A LINHA DO TEMPO
Eu vejo a face do tempo,
Tão nítido, nos prédios antigos, nos muros carcomidos
E nos escombros deixados ao longo da caminhada.
Eu o vejo, nas fotos antigas, esfinges vivas da alma,
Nas ruas de paralelepípedo irregulares e enegrecidas
No silencio das páginas amareladas dos livros nos sebos, que abro e fecho sem ler,
Na melancolia dos túmulos que datam a entrada dos seus habitantes
Quando caminho pelas alamedas sem nome e sem esperanças,
O tempo está também, nos borrões dos dias vencidos nos calendários
Dos anos idos, que teimosamente ainda mantenho na parede,
Também está nas memórias já quase apagadas da infância,
Nos antigos utensílios antigos que usamos,
Nos becos da alma, onde pensamentos e lembranças se amontoam!
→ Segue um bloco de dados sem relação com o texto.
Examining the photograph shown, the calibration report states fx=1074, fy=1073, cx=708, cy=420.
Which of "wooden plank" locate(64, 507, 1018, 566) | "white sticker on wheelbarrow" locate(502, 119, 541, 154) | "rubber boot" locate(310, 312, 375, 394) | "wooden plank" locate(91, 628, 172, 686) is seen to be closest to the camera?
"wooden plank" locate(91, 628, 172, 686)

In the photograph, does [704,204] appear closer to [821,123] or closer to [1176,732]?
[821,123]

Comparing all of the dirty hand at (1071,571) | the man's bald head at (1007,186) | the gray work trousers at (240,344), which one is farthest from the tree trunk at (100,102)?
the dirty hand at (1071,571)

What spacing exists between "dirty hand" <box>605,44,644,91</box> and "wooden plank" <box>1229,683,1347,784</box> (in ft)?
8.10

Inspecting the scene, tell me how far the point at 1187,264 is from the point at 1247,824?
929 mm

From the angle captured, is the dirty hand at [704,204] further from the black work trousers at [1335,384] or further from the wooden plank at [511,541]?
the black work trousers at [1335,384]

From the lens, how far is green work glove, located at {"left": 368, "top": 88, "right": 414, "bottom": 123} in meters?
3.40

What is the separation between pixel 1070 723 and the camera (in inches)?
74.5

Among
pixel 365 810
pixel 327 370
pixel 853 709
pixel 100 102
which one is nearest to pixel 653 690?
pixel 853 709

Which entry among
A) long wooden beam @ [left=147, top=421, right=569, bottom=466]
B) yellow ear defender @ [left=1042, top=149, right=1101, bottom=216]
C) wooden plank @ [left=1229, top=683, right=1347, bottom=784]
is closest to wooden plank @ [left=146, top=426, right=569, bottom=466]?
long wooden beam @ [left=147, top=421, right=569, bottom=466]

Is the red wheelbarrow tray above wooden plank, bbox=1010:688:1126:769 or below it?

Na obsolescência dos projetos que anunciavam mudanças revolucionárias
Nas disparidades entre moderno e o antigo
Eu o vejo nos momentos felizes que escaparam das minhas mãos
E caminham para o esquecimento,
Eu o vejo nos cabelos brancos e na degenerescência da jovialidade,
Dos ícones da minha juventude.
Nas rugas dos meus olhos, na ausência dos sorrisos dos rostos pálidos
No farelo das ilusões dos que irremediavelmente envelheceram,
Eu vejo no avanço da maturidade dos filhos, e em suas novas atitudes,
Esta é a linha do tempo que sigo, com os olhos abertos de espanto
Esforço-me para ficar nesta estrada,
Garimpando sonhos, tentando forjar novos.
Eu queria ter um tempo em que pudesse olhar para mim
Para rever as opções, me olhar no espelho e decidir por caminhos novos
Mas sinto que não tenho esta alternativa e que o tempo apenas me arrasta
Como uma correnteza, sem que eu tenha forças para mudar o curso.
Embora o desgaste da matéria seja nítido, como o sol
E as sensações do dano se acumulem, irreversivelmente,
Seguimos sempre, como sempre, acumulando perdas,
Até sermos descartados pelos limites do corpo,
Na linha eterna do tempo que nos devora.